Exercise aim.
Extend the guide to visiting the Tikal Mayan ruins, picking up after its final sentence.

The entrance fee to the Tikal Mayan Ruins is 150Q (Money in Guatemala is called Quetzales), which is around $20 per day and person. If you want to do the sunrise or sunset tours, you’ll need to buy an extra ticket that costs 100Q, extra, on top of the main entrance fee. You will also need a guide for these tours (more on this later).

Kids 9 years old and younger are free of charge, and those who are 10 and older need to pay the full entrance fee.

Update: Since 2023, you can now buy your tickets online, which saves a lot of valuable time when visiting Tikal. In previous years you needed to do it personally, with a passport, and pay in local currency.

Different Tikal Tours

There are many tours available to visit Tikal Mayan ruins, you can visit the park between its working hours, but another popular way to do it is on a sunset or sunrise tour, when the park’s atmosphere completely changes.

Tikal Sunrise Tour

However, when you do go to Tikal, what I highly recommend is to do the sunrise tour, mainly because, and it is very important to understand, it gets hot, like blistering hot and humid, and it can be really hard for a lot of people to continue with a full day.

[Stored records]
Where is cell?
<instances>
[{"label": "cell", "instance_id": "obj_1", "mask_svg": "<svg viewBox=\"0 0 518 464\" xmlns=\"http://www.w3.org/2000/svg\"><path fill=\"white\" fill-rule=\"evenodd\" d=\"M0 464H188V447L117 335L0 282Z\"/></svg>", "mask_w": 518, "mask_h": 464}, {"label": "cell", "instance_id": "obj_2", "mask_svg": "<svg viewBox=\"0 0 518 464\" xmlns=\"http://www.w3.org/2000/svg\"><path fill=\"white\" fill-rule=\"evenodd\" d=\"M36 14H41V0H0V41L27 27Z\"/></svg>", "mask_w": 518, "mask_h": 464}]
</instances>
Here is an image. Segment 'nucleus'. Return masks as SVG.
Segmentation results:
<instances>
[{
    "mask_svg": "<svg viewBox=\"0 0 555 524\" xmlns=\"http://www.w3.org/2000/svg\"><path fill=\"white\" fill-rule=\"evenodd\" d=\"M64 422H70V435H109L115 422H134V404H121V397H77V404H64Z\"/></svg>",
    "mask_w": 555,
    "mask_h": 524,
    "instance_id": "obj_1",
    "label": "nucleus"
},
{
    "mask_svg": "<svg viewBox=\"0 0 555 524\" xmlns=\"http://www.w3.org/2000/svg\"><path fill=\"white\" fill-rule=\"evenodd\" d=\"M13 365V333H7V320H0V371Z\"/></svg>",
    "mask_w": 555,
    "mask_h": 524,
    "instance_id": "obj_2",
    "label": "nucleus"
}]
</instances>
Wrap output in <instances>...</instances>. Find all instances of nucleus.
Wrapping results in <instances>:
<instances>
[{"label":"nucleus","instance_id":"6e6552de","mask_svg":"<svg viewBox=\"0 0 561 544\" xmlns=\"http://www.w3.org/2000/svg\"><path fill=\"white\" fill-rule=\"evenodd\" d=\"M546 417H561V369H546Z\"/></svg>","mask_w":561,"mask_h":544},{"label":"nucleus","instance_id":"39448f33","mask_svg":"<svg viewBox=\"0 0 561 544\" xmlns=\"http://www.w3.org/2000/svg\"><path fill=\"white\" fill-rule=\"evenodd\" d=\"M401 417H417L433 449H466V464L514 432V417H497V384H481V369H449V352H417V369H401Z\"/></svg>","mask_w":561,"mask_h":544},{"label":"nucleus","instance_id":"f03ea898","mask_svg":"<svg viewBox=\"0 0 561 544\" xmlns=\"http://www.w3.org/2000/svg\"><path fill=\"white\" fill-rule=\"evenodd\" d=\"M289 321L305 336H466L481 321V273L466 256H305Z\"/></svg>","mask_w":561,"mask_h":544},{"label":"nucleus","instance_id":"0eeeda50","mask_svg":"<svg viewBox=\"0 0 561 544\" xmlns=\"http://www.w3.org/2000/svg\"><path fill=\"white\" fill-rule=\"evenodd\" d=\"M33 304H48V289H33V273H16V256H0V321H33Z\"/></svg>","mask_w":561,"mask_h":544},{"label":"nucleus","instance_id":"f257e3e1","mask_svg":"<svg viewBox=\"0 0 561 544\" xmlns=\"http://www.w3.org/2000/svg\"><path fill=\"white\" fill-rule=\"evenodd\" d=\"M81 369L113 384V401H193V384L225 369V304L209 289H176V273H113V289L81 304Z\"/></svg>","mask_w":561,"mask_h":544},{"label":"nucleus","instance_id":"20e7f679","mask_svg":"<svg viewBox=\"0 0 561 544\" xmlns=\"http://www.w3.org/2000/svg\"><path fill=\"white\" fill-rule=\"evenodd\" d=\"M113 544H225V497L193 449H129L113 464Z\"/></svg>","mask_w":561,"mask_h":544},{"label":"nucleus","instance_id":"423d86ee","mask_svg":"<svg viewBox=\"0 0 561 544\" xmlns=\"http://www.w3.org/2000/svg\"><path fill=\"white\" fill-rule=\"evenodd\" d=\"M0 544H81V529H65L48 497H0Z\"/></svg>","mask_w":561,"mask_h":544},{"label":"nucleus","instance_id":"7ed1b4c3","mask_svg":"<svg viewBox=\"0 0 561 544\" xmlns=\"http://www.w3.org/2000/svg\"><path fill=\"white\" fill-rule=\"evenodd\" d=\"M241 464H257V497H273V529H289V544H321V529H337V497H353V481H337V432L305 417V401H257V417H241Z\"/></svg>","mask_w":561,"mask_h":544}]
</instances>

Response.
But if you start the sunrise tour by the time 10 or 11 a.m. You’ve pretty much done the whole tour, and it’s not that hot, this way you have the entire afternoon to go and enjoy either Flores or El Remate. Also, checking out the sun rising above the ruins is just magical.

Sunset tour

This is another special tour that allows you to witness the spectacular sunset from the top of one of the pyramids of Tikal.

You can see the sky changing colors and the forest falling asleep while listening to the sounds of the birds and the animals. This is a magical and unforgettable experience that you should not miss.

You can book these tours online, at your hotel, or at the park entrance. The prices and the durations vary depending on the tour and the provider, but they are usually affordable and reasonable.

pyramid above the trees in tikal guatemala
Many of the Temples in Tikal stand above the jungle, and you can actually climb to the top, and check out the amazing views.

What is Tikal, Guatemala?

Tikal is the largest and most important Maya city ever discovered due to its complexity. It covers an area of about 16 square kilometers and contains over 3,000 structures, including temples, palaces, pyramids, plazas, ball courts, and stelae.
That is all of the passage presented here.